It’s the Fourth of July weekend here in the United States:  a holiday that expands and contracts depending on where in the week it falls.  It’s a good time to think about the complexity of revolutions in general, and the American Revolution in particular.

In Independence Lost: Lives on the Edge of the American Revolution, historian Kathleen DuVal reminds us that the revolution was part of a larger global conflict involving France and Spain, and that Britain had 13 other colonies in North America and the Caribbean that were also affected by the war.  She focuses on one in particular:  West Florida.*

At the beginning of the American Revolution, West Florida, which included much of what is now Florida, Mississippi, Alabama and Louisiana, had only recently become a British colony—part of the redistribution of imperial territories at the end of the Seven Years War. Located on the border between the British and Spanish empires, and a distant frontier for both, it was home to former French and Spanish citizens, British loyalists fleeing the disruptions of the revolution and well-organized Indian nations with their own agendas. The possibility of a Spanish invasion was real.

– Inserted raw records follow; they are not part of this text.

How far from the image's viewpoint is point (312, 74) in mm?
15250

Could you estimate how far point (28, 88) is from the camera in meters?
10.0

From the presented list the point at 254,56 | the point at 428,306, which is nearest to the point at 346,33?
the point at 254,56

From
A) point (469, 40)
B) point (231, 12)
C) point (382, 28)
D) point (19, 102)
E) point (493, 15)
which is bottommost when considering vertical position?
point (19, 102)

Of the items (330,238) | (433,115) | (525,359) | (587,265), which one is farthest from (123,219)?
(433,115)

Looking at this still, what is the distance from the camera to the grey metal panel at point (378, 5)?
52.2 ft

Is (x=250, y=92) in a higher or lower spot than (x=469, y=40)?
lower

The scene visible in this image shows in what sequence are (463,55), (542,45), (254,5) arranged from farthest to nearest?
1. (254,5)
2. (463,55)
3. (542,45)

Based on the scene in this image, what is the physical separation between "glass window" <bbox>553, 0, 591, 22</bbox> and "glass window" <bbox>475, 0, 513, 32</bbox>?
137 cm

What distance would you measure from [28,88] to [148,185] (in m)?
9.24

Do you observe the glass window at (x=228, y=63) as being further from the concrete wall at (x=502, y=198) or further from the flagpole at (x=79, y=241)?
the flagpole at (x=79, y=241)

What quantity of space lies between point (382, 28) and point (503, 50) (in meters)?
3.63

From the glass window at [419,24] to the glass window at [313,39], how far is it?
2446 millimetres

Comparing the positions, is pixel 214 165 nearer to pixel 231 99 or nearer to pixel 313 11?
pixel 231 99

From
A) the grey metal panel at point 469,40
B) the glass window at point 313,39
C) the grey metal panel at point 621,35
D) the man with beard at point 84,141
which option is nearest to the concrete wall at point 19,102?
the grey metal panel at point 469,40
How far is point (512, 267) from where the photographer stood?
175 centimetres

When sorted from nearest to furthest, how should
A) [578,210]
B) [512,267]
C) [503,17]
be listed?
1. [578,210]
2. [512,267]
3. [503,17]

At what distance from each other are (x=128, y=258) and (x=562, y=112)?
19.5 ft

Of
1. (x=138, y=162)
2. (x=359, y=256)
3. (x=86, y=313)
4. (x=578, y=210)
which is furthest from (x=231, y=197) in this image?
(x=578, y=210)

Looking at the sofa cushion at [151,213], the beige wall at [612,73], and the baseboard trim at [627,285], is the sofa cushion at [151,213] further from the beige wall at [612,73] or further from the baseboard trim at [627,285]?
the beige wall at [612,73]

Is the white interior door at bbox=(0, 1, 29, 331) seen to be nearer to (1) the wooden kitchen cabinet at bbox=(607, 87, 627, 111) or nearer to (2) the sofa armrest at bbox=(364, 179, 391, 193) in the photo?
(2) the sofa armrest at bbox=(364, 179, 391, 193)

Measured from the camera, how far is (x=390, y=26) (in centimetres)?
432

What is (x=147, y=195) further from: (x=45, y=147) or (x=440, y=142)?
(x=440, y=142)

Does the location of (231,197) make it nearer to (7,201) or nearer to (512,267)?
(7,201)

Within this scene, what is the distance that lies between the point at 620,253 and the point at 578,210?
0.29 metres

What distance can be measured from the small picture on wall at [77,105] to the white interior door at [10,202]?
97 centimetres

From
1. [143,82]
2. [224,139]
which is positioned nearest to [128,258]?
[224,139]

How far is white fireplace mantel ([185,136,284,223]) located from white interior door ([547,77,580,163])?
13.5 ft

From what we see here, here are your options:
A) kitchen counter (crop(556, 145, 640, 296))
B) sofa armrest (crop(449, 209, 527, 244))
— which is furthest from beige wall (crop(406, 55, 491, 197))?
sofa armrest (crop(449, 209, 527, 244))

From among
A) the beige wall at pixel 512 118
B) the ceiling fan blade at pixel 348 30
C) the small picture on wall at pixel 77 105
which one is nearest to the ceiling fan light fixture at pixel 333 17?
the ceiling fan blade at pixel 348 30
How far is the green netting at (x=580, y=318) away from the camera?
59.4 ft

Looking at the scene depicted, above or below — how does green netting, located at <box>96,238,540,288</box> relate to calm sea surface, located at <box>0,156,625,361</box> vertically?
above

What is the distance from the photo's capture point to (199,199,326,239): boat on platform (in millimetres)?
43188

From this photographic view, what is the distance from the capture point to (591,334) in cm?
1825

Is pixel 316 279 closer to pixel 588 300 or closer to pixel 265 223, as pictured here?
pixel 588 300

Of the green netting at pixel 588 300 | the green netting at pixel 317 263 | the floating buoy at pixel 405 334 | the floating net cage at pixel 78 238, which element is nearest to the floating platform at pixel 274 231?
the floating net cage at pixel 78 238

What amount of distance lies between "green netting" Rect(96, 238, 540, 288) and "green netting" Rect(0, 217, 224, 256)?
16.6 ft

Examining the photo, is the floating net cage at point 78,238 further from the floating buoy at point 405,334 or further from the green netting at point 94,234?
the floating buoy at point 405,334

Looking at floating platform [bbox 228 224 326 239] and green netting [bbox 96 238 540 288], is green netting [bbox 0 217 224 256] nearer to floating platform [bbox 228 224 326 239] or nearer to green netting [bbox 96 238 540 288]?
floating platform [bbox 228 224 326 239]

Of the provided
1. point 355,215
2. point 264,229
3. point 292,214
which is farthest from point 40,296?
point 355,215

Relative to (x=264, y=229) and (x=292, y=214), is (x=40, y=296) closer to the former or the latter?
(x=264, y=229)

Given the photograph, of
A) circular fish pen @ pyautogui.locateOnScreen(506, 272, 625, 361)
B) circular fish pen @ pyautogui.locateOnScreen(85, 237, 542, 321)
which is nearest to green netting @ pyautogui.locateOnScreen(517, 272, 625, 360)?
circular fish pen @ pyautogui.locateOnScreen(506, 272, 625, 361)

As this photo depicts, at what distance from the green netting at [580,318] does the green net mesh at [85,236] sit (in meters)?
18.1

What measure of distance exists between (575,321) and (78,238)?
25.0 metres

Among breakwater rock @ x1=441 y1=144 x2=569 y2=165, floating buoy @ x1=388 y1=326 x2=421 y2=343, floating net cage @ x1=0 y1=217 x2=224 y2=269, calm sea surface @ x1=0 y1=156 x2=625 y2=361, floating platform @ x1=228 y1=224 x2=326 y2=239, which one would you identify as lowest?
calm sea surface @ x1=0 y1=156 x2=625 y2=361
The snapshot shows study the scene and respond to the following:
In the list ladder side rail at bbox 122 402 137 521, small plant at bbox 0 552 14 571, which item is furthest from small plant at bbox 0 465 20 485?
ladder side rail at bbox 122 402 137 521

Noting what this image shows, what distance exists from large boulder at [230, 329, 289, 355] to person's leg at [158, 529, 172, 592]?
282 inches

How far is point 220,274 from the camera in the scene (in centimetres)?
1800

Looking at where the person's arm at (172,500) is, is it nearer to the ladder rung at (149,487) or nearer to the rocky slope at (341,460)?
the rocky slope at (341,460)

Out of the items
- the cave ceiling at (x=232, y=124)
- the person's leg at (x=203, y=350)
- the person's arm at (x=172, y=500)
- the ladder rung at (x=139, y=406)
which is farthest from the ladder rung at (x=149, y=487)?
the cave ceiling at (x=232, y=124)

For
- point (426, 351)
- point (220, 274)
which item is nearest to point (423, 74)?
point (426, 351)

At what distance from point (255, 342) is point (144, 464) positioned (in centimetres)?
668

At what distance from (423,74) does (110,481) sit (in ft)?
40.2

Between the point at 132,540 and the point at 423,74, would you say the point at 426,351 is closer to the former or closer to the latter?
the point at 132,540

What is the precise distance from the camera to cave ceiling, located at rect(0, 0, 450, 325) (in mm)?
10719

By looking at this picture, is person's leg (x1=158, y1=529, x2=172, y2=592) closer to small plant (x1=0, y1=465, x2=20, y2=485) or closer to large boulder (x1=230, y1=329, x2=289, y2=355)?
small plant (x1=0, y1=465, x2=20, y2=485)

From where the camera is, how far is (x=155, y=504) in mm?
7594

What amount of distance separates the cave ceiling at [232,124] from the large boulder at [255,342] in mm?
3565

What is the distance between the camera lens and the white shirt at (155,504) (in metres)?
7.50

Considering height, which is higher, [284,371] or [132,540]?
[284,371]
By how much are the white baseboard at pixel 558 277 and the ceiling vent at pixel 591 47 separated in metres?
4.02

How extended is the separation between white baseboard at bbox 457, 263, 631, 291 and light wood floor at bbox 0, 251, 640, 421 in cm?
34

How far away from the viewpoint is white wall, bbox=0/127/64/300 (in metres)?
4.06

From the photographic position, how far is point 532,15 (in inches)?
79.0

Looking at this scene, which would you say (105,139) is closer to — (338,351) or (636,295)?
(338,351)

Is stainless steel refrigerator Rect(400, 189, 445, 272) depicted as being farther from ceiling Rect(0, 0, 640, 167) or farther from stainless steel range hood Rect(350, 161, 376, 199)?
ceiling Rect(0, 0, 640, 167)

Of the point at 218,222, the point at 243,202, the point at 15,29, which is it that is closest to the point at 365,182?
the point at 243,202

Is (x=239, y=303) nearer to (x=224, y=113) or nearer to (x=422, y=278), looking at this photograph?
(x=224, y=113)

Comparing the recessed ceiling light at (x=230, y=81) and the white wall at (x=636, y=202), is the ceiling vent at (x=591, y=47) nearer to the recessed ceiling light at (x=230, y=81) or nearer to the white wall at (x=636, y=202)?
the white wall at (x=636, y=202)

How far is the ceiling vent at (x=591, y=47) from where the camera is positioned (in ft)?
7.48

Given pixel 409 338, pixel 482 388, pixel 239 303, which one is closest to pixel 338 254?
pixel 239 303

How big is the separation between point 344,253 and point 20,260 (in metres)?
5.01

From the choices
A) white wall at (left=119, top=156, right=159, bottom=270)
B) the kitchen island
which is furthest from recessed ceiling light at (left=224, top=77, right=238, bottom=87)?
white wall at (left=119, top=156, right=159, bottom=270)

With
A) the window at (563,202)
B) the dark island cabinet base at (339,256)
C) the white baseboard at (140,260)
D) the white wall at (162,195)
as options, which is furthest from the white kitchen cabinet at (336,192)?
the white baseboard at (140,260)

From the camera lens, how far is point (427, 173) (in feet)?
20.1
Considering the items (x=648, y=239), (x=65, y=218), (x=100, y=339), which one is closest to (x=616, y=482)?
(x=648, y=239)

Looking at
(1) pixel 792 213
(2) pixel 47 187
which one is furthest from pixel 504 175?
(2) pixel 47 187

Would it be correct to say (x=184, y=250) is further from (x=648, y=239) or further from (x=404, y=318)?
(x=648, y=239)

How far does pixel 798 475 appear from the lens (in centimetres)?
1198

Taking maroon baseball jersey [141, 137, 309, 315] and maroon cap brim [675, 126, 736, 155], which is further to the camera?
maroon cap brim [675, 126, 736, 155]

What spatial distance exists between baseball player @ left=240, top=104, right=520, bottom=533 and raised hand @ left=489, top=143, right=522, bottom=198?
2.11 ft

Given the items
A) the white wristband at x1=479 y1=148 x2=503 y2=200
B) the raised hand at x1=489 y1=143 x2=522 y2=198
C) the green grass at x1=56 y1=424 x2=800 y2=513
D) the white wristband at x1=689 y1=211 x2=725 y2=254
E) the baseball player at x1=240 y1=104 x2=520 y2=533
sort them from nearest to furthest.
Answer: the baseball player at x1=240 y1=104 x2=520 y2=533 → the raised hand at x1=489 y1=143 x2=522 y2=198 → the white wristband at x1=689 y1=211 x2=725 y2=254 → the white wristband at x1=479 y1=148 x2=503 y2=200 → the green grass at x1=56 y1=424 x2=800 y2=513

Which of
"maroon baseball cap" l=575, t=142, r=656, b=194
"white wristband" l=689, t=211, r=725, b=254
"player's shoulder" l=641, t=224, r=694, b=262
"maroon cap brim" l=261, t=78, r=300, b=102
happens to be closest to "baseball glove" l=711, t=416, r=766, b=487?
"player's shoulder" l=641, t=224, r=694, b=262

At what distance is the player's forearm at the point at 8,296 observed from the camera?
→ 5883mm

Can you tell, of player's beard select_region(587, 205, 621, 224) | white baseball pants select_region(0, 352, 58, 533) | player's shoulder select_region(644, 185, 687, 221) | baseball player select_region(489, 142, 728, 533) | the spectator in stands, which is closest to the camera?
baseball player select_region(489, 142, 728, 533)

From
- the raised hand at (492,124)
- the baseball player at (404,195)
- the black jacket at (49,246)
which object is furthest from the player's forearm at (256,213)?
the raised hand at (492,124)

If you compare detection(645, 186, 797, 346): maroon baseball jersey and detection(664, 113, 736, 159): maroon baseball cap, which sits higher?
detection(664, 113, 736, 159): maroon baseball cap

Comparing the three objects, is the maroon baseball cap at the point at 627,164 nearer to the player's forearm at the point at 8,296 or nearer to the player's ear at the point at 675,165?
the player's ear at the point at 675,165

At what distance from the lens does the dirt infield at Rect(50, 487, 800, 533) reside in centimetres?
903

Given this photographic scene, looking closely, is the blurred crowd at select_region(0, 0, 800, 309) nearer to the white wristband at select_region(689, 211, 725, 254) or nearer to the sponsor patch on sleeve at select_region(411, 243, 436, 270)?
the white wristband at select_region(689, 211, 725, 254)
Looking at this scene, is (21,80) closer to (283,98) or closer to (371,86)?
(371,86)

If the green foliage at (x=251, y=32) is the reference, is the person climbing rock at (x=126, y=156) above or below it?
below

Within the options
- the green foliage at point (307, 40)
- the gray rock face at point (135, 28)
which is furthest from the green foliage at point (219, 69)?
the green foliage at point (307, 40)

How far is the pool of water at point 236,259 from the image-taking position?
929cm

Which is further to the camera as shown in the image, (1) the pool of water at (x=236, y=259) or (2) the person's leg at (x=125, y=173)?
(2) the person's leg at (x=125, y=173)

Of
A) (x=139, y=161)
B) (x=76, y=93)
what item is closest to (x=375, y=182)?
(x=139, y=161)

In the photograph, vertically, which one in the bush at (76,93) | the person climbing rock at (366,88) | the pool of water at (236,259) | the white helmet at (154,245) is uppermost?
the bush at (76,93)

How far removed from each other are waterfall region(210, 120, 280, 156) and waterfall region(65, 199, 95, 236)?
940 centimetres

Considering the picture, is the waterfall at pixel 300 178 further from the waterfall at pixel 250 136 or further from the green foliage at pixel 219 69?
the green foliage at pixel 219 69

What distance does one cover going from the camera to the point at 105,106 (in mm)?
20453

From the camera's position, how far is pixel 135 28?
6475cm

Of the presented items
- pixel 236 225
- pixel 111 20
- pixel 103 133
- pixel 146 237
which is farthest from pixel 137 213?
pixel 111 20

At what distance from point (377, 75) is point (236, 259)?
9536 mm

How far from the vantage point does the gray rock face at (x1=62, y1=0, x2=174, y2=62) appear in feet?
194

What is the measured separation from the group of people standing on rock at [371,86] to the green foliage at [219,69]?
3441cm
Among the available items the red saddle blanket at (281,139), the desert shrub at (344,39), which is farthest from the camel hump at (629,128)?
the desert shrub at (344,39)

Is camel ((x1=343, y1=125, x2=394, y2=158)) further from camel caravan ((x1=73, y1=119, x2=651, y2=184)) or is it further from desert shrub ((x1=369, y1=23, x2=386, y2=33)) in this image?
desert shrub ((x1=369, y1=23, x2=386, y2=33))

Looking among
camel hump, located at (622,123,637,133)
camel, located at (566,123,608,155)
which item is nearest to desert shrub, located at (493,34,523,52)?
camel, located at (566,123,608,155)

DuVal considers how eight very different colonists–a second-generation African slave, a young Cajun with a deep-seated hatred of the British, leaders of the Creek and Chickasaw tribes and two British couples who chose different sides in the conflict–responded to the dangers and opportunities that the revolution brought to their doorsteps and the impact of those choices. While each of these characters stands in for a larger population, the complicated calculus of self-identity, self-interest and personal history that they use to make decisions about the world around them makes it clear that revolution and politics were always personal.

*You’ve never heard of it?  That’s kind of the point.  Neither had I before I read DuVal.